The contact between European and Papua New Guineans is told in many stories. Six-Day War recounts how 60 New Britain people died in 1878 in a punitive expedition to assert authority and to avenge the killing of missionaries. Gold rush troubles gives an account of the clash of interests between the gold miner at Edie Creek and the Bulolo villages during the 1920s. First contacts in the Wahgi Valley is full of interest as the words and photographs of those first contacted are recorded.

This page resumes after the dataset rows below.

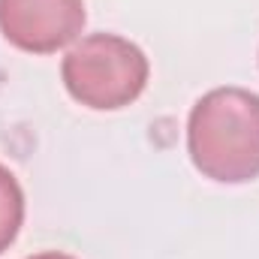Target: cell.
I'll return each instance as SVG.
<instances>
[{
    "label": "cell",
    "instance_id": "obj_5",
    "mask_svg": "<svg viewBox=\"0 0 259 259\" xmlns=\"http://www.w3.org/2000/svg\"><path fill=\"white\" fill-rule=\"evenodd\" d=\"M27 259H75V256L61 253V250H42V253H33V256H27Z\"/></svg>",
    "mask_w": 259,
    "mask_h": 259
},
{
    "label": "cell",
    "instance_id": "obj_1",
    "mask_svg": "<svg viewBox=\"0 0 259 259\" xmlns=\"http://www.w3.org/2000/svg\"><path fill=\"white\" fill-rule=\"evenodd\" d=\"M193 166L217 184L259 178V94L247 88H214L202 94L187 118Z\"/></svg>",
    "mask_w": 259,
    "mask_h": 259
},
{
    "label": "cell",
    "instance_id": "obj_3",
    "mask_svg": "<svg viewBox=\"0 0 259 259\" xmlns=\"http://www.w3.org/2000/svg\"><path fill=\"white\" fill-rule=\"evenodd\" d=\"M84 18V0H0V33L30 55H55L75 42Z\"/></svg>",
    "mask_w": 259,
    "mask_h": 259
},
{
    "label": "cell",
    "instance_id": "obj_2",
    "mask_svg": "<svg viewBox=\"0 0 259 259\" xmlns=\"http://www.w3.org/2000/svg\"><path fill=\"white\" fill-rule=\"evenodd\" d=\"M148 72L145 52L118 33L81 36L61 64L69 97L94 112H118L136 103L148 84Z\"/></svg>",
    "mask_w": 259,
    "mask_h": 259
},
{
    "label": "cell",
    "instance_id": "obj_4",
    "mask_svg": "<svg viewBox=\"0 0 259 259\" xmlns=\"http://www.w3.org/2000/svg\"><path fill=\"white\" fill-rule=\"evenodd\" d=\"M24 223V190L18 178L0 163V253L12 247Z\"/></svg>",
    "mask_w": 259,
    "mask_h": 259
}]
</instances>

Children, and adults too, like mysteries and the books feature quite a few. Were 326 shipwrecked Chinese eaten by Rossel Island cannibals as was reported in Sydney in 1860? How and why and by whom were the 9000 year old drainage systems at Kuk near Mount Hagen made? What caused the Time of Darkness stories to be told? What happened when ‘the sun did not appear for three days and people had to light torches to see?’ Another mystery appears in Yali’s Question. The question was ‘Why is it the white people developed so much cargo and brought it to New Guinea, but we black people have so little cargo of our own?’ Biologist Jarad Diamond offered one answer to this question in a TV series and a book entitled Guns, Germs and Steel.
There are over 70 stories of the history of Papua New Guinea in these two well written and well produced books. They can be read in sequence or taken up for short reads as the titles entice.